--- START ---
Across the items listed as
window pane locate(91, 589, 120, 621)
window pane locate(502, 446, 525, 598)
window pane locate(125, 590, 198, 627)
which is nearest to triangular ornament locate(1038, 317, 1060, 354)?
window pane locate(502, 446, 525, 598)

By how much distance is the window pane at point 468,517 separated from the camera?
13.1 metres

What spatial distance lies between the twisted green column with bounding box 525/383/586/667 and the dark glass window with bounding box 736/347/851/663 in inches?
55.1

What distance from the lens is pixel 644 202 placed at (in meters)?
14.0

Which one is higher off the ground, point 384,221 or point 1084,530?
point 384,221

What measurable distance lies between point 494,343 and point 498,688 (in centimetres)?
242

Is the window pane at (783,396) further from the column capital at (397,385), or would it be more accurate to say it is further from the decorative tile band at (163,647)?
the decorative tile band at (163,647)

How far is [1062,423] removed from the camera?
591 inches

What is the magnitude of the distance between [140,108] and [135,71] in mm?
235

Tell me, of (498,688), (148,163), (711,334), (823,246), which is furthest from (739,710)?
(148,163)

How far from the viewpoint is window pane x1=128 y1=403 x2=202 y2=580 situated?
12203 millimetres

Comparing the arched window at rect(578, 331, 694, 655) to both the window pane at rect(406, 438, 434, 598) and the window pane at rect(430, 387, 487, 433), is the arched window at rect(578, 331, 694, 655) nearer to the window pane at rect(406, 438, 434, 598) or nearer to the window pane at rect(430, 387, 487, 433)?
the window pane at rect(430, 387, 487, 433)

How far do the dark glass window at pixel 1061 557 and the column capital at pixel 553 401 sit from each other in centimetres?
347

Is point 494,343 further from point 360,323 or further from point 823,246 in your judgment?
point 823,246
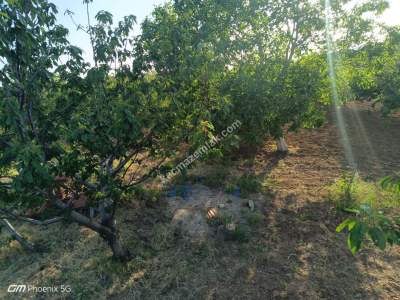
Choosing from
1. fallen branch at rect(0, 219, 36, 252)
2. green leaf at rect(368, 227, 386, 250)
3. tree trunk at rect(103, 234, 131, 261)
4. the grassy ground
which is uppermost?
green leaf at rect(368, 227, 386, 250)

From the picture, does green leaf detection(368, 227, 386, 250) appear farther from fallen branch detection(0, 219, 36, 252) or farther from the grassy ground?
fallen branch detection(0, 219, 36, 252)

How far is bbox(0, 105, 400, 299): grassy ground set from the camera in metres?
4.02

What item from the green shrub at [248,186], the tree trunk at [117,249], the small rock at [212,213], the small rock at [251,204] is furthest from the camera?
the green shrub at [248,186]

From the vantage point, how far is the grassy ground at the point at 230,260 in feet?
13.2

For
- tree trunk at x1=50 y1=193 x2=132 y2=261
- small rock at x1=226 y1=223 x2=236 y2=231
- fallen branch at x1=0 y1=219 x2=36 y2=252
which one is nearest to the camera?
tree trunk at x1=50 y1=193 x2=132 y2=261

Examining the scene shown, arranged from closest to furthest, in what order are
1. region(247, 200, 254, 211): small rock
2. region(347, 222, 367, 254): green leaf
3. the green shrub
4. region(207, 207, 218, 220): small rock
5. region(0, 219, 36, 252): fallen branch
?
region(347, 222, 367, 254): green leaf → region(0, 219, 36, 252): fallen branch → region(207, 207, 218, 220): small rock → region(247, 200, 254, 211): small rock → the green shrub

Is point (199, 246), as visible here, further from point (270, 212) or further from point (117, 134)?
point (117, 134)

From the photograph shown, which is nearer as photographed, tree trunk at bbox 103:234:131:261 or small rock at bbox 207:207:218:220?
tree trunk at bbox 103:234:131:261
--- END ---
Rewrite all of the material above, substituting "viewer" for every "camera" and leaving everything else unchanged. Omit the pictures from your answer.

Output for this task =>
Across the items listed as
window pane locate(91, 589, 120, 621)
window pane locate(502, 446, 525, 598)
window pane locate(125, 590, 198, 627)
which is nearest to triangular ornament locate(1038, 317, 1060, 354)?
window pane locate(502, 446, 525, 598)

By how much distance is the window pane at point 468,517 separated from the viewer?
13.1 metres

What spatial distance lies between the twisted green column with bounding box 525/383/586/667 and the dark glass window with bounding box 736/347/851/663 in inches?
55.1

What distance from the lens is pixel 644 202 placed at (in meters)?
14.0

Which one is higher off the ground, point 384,221 or point 1084,530?
point 384,221

What measurable distance lies between point 494,343 and point 498,688 (in centimetres)?
242

Is the window pane at (783,396) further from the column capital at (397,385), or would it be more accurate to say it is further from the decorative tile band at (163,647)?
the decorative tile band at (163,647)

How far is [1062,423] removed from the viewer?
591 inches

What is the magnitude of the distance between [140,108] and [135,71] in mm?
235

Tell me, of (498,688), (148,163), (711,334), (823,246), which is furthest from (739,710)?
(148,163)

How far from the viewpoint is window pane x1=128 y1=403 x2=202 y2=580 situated?
12203 millimetres

Comparing the arched window at rect(578, 331, 694, 655) to both the window pane at rect(406, 438, 434, 598) and the window pane at rect(430, 387, 487, 433), is the arched window at rect(578, 331, 694, 655) nearer to the window pane at rect(406, 438, 434, 598) or nearer to the window pane at rect(430, 387, 487, 433)?
the window pane at rect(430, 387, 487, 433)

How far do the dark glass window at pixel 1061 557 and the column capital at pixel 553 401 sit from each other in centimetres?
347

Is point 494,343 further from point 360,323 or further from point 823,246 in your judgment?
point 823,246
Choosing from
1. fallen branch at rect(0, 219, 36, 252)
2. green leaf at rect(368, 227, 386, 250)
3. tree trunk at rect(103, 234, 131, 261)
4. the grassy ground
which is uppermost?
green leaf at rect(368, 227, 386, 250)

From the picture, does green leaf detection(368, 227, 386, 250) appear farther from fallen branch detection(0, 219, 36, 252) or farther from the grassy ground?
fallen branch detection(0, 219, 36, 252)

How far is bbox(0, 105, 400, 299): grassy ground set from the viewer in metres?
4.02

What item from the green shrub at [248,186], the tree trunk at [117,249], the small rock at [212,213], the small rock at [251,204] is furthest from the viewer?
the green shrub at [248,186]

From the vantage point, how far is the grassy ground at the point at 230,260 in feet?
13.2

For
- tree trunk at x1=50 y1=193 x2=132 y2=261
- small rock at x1=226 y1=223 x2=236 y2=231
- fallen branch at x1=0 y1=219 x2=36 y2=252
which one is nearest to the viewer?
tree trunk at x1=50 y1=193 x2=132 y2=261

Examining the scene shown, arranged from closest to furthest, in what order are
1. region(247, 200, 254, 211): small rock
2. region(347, 222, 367, 254): green leaf
3. the green shrub
4. region(207, 207, 218, 220): small rock
5. region(0, 219, 36, 252): fallen branch
?
region(347, 222, 367, 254): green leaf → region(0, 219, 36, 252): fallen branch → region(207, 207, 218, 220): small rock → region(247, 200, 254, 211): small rock → the green shrub

Is point (199, 246), as visible here, further from point (270, 212) or further from point (117, 134)?
point (117, 134)

From the photograph shown, which is nearer as photographed, tree trunk at bbox 103:234:131:261 or small rock at bbox 207:207:218:220?
tree trunk at bbox 103:234:131:261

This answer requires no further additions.